Cour de justice de l’Union européenne, le 27 juin 2018, n°C-459/17

La Cour de justice de l’Union européenne a rendu, le 27 juin 2018, une décision importante relative aux conditions d’exercice du droit à déduction. Des sociétés basées à la Réunion acquéraient des biens d’équipement pour les louer dans le cadre d’un dispositif de défiscalisation productive. L’administration a remis en cause la déduction de la taxe au motif que les factures ne correspondaient à aucune livraison de matériel matériellement effective. La cour administrative d’appel de Bordeaux a confirmé les rappels de taxe en retenant que les sociétés ne pouvaient ignorer le caractère fictif des opérations. Saisi d’un pourvoi, le Conseil d’État a interrogé la Cour sur la nécessité d’établir la mauvaise foi de l’assujetti pour refuser son droit à déduction. Le juge européen décide que le refus de déduction est fondé dès lors que l’administration prouve l’absence de réalisation effective des opérations visées par les factures.

#### Liste des activités:
1 – Dans le texte sur l'arrêt de la Cour de justice du 27 juin 2018, quelle juridiction a confirmé les rappels de taxe ?
2 – Rédigez la suite du texte sur l'arrêt de la Cour de justice du 27 juin 2018, à partir de sa dernière phrase.

#### Données fournies:
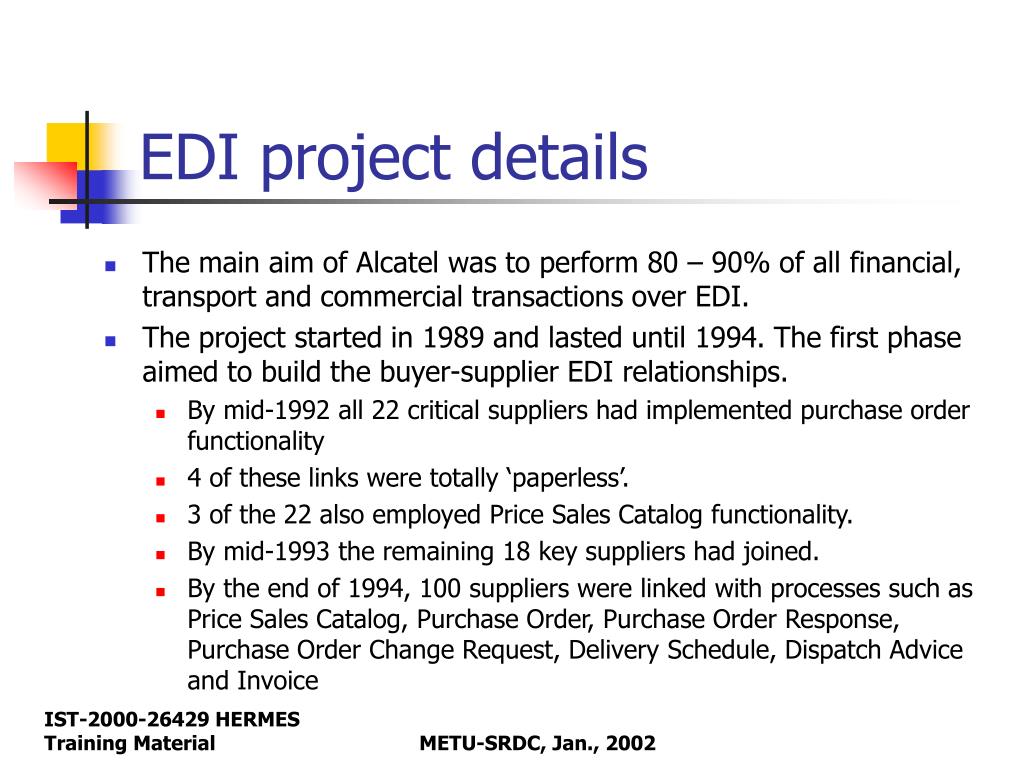 EDI project details

- The main aim of Alcatel was to perform 80 – 90% of all financial, transport and commercial transactions over EDI.
- The project started in 1989 and lasted until 1994. The first phase aimed to build the buyer-supplier EDI relationships.
  - By mid-1992 all 22 critical suppliers had implemented purchase order functionality
  - 4 of these links were totally ‘paperless’.
  - 3 of the 22 also employed Price Sales Catalog functionality.
  - By mid-1993 the remaining 18 key suppliers had joined.
  - By the end of 1994, 100 suppliers were linked with processes such as Price Sales Catalog, Purchase Order, Purchase Order Response, Purchase Order Change Request, Delivery Schedule, Dispatch Advice and Invoice

IST-2000-26429 HERMES
Training Material

METU-SRDC, Jan., 2002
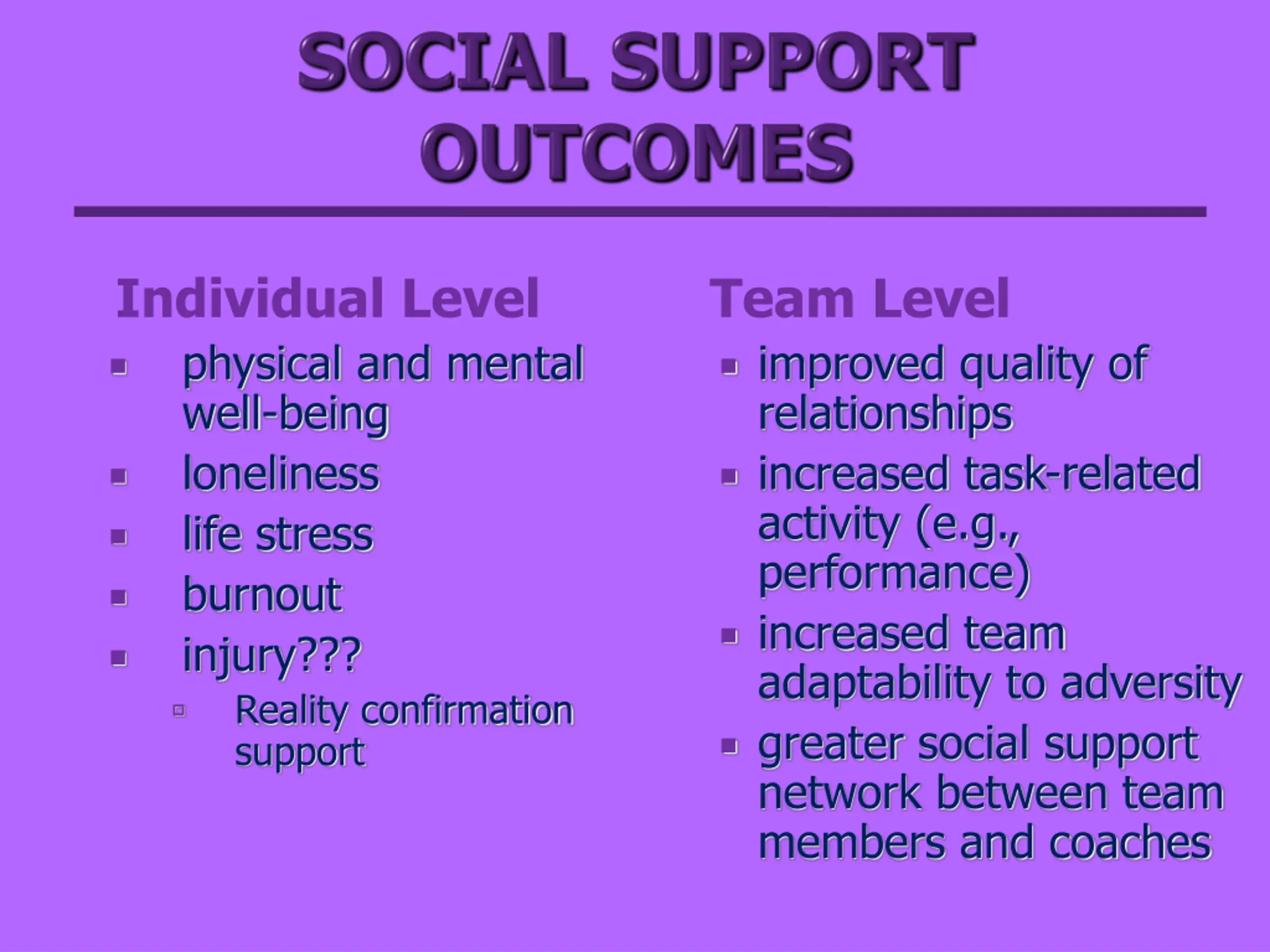 SOCIAL SUPPORT OUTCOMES

Individual Level

- physical and mental well-being
- loneliness
- life stress
- burnout
- injury???
  - Reality confirmation support

Team Level

- improved quality of relationships
- increased task-related activity (e.g., performance)
- increased team adaptability to adversity
- greater social support network between team members and coaches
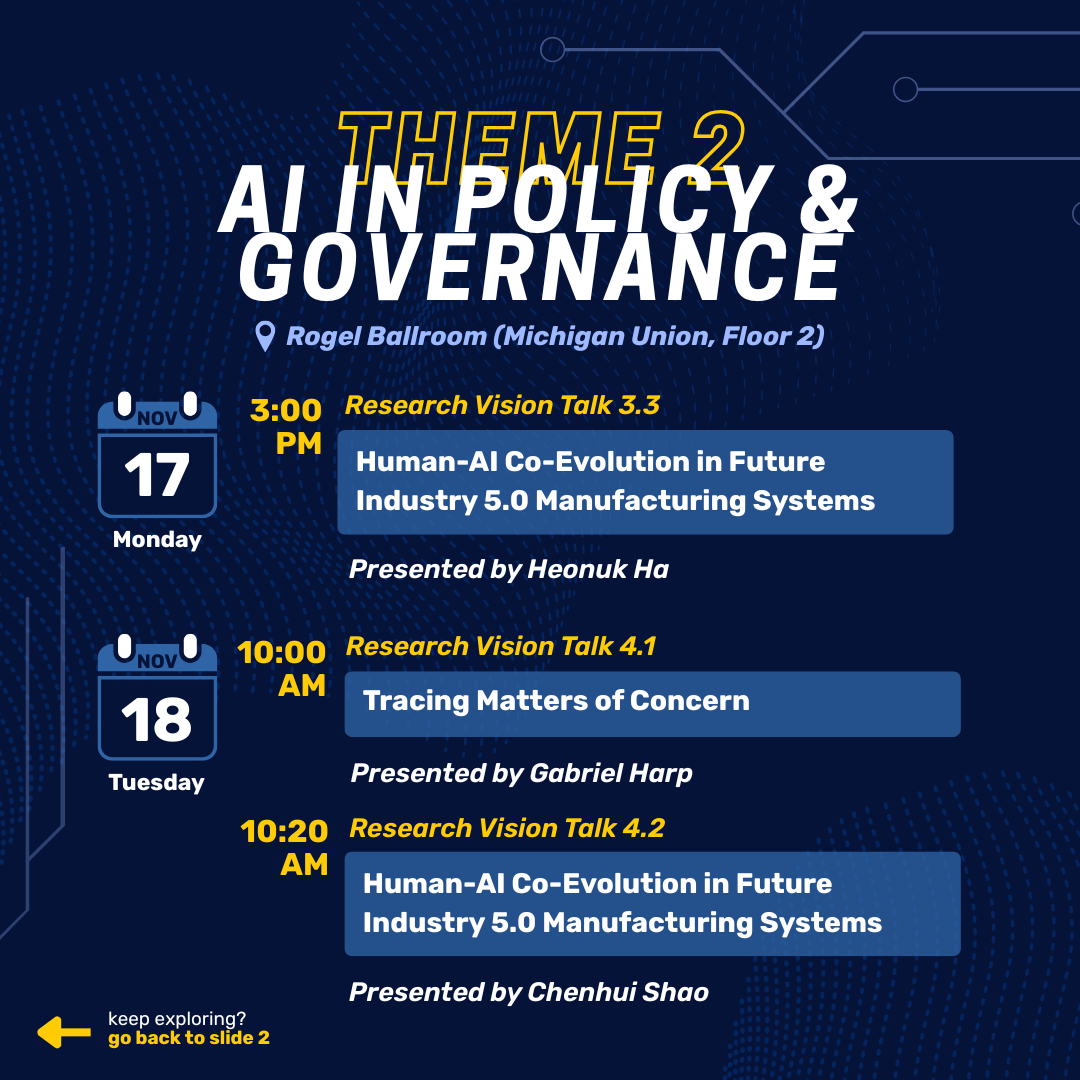 THEME 2
AI IN POLICY & GOVERNANCE

Rogel Ballroom (Michigan Union, Floor 2)

NOV
17
Monday

3:00 PM
Research Vision Talk 3.3
Human-AI Co-Evolution in Future Industry 5.0 Manufacturing Systems
Presented by Heonuk Ha

NOV
18
Tuesday

10:00 AM
Research Vision Talk 4.1
Tracing Matters of Concern
Presented by Gabriel Harp

10:20 AM
Research Vision Talk 4.2
Human-AI Co-Evolution in Future Industry 5.0 Manufacturing Systems
Presented by Chenhui Shao

keep exploring?
go back to slide 2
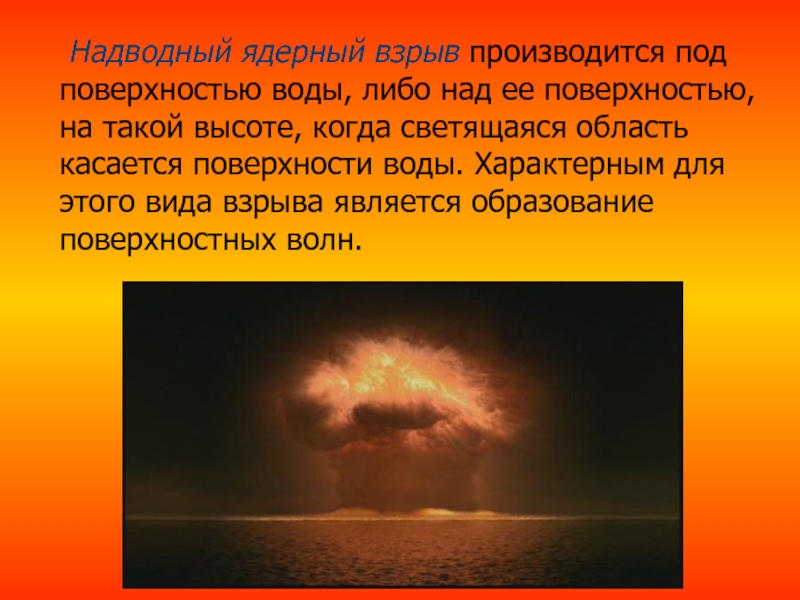 Надводный ядерный взрыв производится под поверхностью воды, либо над ее поверхностью, на такой высоте, когда светящаяся область касается поверхности воды. Характерным для этого вида взрыва является образование поверхностных волн.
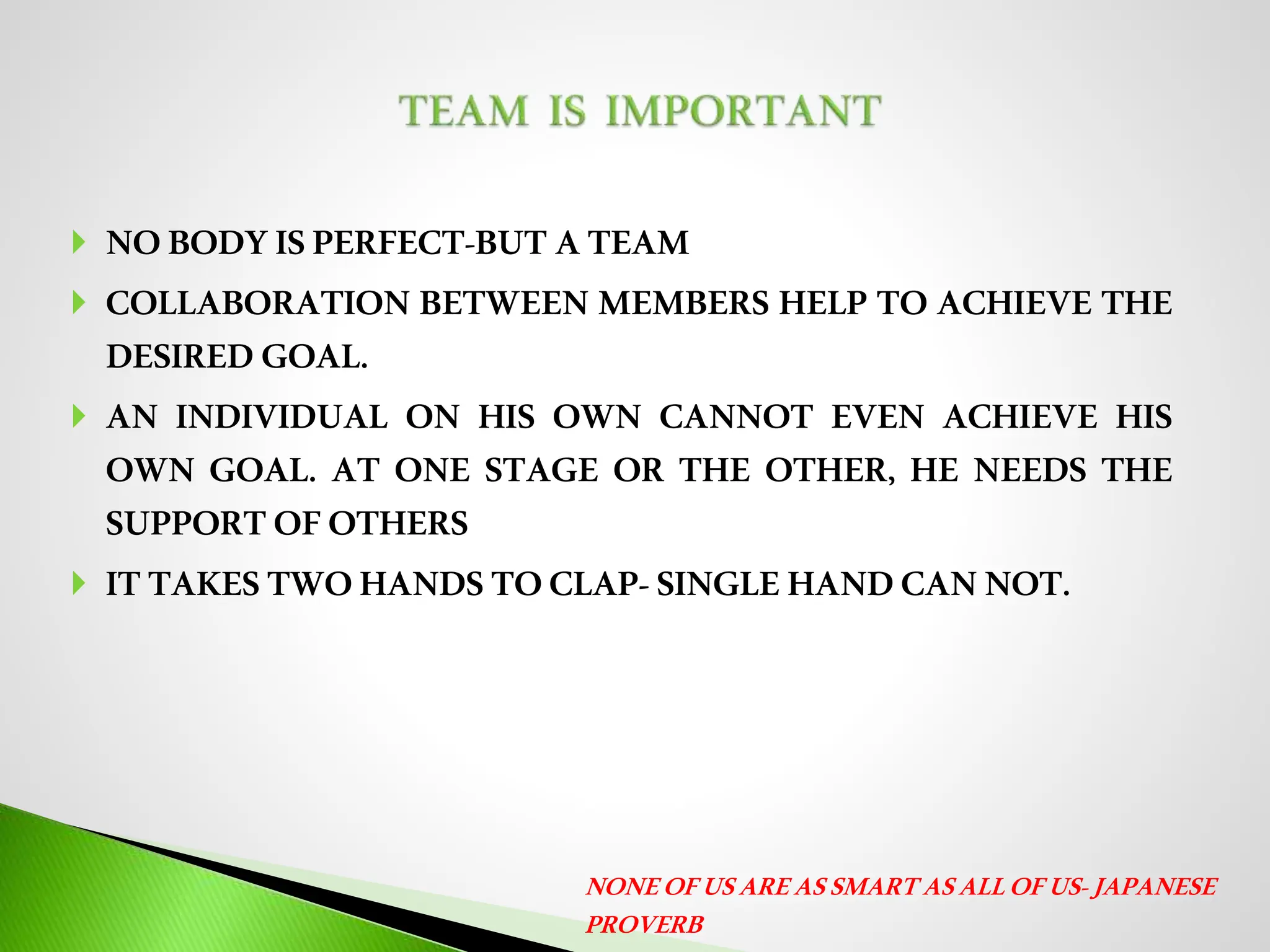 TEAM IS IMPORTANT

NO BODY IS PERFECT-BUT A TEAM

COLLABORATION BETWEEN MEMBERS HELP TO ACHIEVE THE DESIRED GOAL.

AN INDIVIDUAL ON HIS OWN CANNOT EVEN ACHIEVE HIS OWN GOAL. AT ONE STAGE OR THE OTHER, HE NEEDS THE SUPPORT OF OTHERS

IT TAKES TWO HANDS TO CLAP- SINGLE HAND CAN NOT.

NONE OF US ARE AS SMART AS ALL OF US- JAPANESE PROVERB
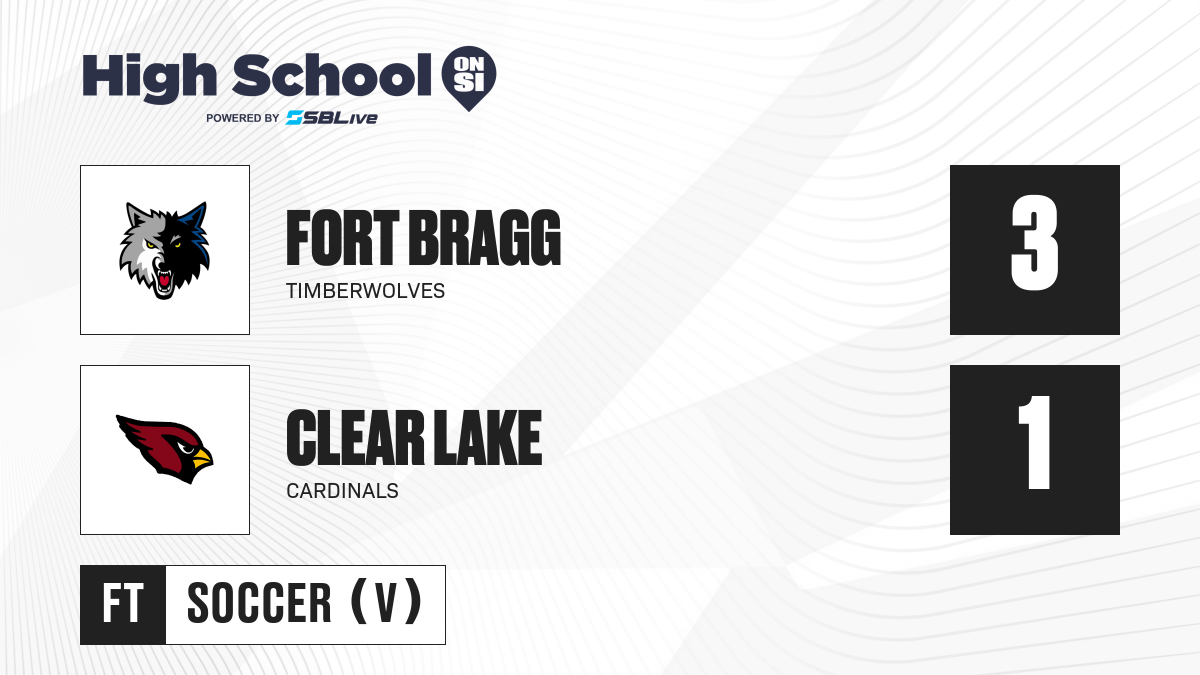 High School ON SI
POWERED BY SBLive

FORT BRAGG
TIMBERWOLVES
3

CLEAR LAKE
CARDINALS
1

FT
SOCCER (V)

#### Réponses fournies:
1 – La cour administrative d'appel de Bordeaux.

2 –
I. La subordination du droit à déduction à la matérialité de l’opération taxable

A. Le lien structurel entre la livraison effective et la naissance de la déduction

L’arrêt précise que « le droit à déduction prend naissance au moment où la taxe déductible devient exigible » conformément aux dispositions de la sixième directive. Le droit à déduction demeure ainsi intrinsèquement lié à la « réalisation effective de la livraison de biens ou de la prestation de services en cause ». Sans cette matérialité physique, les conditions légales permettant l’exigibilité de la taxe auprès du Trésor ne sont pas valablement remplies par l’assujetti demandeur. Cette exigence garantit que la taxe sur la valeur ajoutée ne soit déduite que si la valeur économique a effectivement circulé entre les différents opérateurs.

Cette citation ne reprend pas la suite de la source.